There is only few data in the litterature about lung V/Q SPECT delineation in the context of PE. Derlin et al. [21] and Seiffert et al. [24] tested several maximum intensity thresholds and compared them to manual delineation of functional lungs. The best threshold was much higher as compared with our study (40% vs 15%) for Derlin, but closer for Seiffert [24] (18% for left lung and 21% for right lung), illustrating the lake of robustness of the method, especially if there are hot spots. Wang et al. [25,26,27] proposed three segmentation methods (one threshold based method and two adaptive contouring methods), tested on Monte-Carlo simulations of homogeneous distributions of radioactivity within the lungs. The results, expressed as the ratio of the intersection and the union of the ground truth and the segmented volume, were variable depending on the count rates. The results were up to 97 ± 2 for high count rate, but ranged from 78% ± 23 to 90% ± 9 for low count rates, although the measurement was performed on the functioning lungs (and not on PE) and on simulated data without the intensity gradient. Cheimariotis et al. [28] proposed an active shape segmentation method and compared it with manual delineation. Although DICE indices were calculated on the functional lungs (i.e., not on PE volumes), which inherently improve the correlation of segmented lung volumes, the Dice coefficients were lower than in our study (DICE = 0.82 and 0.83 for left and right lungs respectively).
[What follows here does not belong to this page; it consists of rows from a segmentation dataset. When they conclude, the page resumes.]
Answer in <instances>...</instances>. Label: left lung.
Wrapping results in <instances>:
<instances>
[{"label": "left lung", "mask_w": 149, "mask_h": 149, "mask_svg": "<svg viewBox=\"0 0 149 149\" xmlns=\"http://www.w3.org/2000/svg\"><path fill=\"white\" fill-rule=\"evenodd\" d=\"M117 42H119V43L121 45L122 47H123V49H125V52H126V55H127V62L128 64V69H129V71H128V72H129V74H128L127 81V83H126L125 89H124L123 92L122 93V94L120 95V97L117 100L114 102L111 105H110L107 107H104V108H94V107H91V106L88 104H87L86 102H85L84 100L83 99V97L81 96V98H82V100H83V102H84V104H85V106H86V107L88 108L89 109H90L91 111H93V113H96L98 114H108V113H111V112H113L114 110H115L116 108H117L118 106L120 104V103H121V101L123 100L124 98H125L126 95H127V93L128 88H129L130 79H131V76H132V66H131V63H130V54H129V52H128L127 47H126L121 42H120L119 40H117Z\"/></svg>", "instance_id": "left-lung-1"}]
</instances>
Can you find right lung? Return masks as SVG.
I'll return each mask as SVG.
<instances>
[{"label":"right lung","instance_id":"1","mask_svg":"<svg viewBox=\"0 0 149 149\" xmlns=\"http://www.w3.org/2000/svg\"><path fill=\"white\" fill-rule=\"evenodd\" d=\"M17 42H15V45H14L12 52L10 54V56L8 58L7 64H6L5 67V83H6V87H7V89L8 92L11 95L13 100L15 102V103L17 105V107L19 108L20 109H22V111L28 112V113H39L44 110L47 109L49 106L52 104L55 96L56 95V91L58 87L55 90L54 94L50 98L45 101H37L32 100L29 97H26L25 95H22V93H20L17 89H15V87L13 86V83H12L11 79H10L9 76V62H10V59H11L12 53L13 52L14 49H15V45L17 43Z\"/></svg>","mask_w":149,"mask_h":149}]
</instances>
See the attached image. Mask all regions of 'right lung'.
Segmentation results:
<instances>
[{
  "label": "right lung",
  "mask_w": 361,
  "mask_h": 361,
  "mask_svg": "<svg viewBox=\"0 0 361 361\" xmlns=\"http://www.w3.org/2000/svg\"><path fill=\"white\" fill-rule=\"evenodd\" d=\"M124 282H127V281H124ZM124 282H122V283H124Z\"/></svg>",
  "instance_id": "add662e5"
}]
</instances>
Our study has some limitations. First, we used a static plantom and we not simulated respiratory motion. However, based on the analysis of 73 normal coregistrated cases database [14], the impact of respiratory motion on the uptake variability in the basis areas was very low, especially as compared with the anterior to posterior gradient. Second, we only focused the analysis on perfusion images while the hallmark of acute PE with V/Q scintigraphy is the mismatched perfusion defect, i.e., areas with absent perfusion but preserved ventilation. There are many pulmonary conditions, such as chronic obstructive pulmonary disease or pneumonia, which can be the source of matched defects present on both perfusion and ventilation. On the other hand, the Meyer score [11] as long as recent studies that demonstrated the predictive value of the PVOI on PE recurrence [9, 10] only used perfusion images for PVOI quantification. Third, the DICE coefficients used in the calibration process, calculated on PE volumes, were relatively low and showed a large range, especially for the MaxTh and ZTh methods, which may question the reliability of the selected threshold and limit its generalizability. Of note however is that the DICE coefficients were much higher for the relative difference method. Fourth,while Monte Carlo simulation offers many advantages, including the reliability of the reference standard and the possibility to assess multiple methods and clinical scenario, it remains a phantom study. In particular, perfusion defects were artificially delineated and would not account for real patient variability. Thus, it is not possible to extrapolate our results to real V/Q SPECT/CT scans. Clinical studies are now warranted to assess whether this segmentation method can be used in daily practice to compute the PVOI.

Conclusion

In this phantom study, a delineation method based on a relative difference parametric map provided a good estimation of the PVOI, regardless of the extent of PE, the intensity of the anterior to posterior gradient, and the whole lung volumes. As compared with manual segmentation method or segment counting method, this automated delineation method may provide a fast, accurate, and reproducible PVOI quantification. Clinical studies are now required to assess whether this segmentation method can be used in daily practice to compute the PVOI.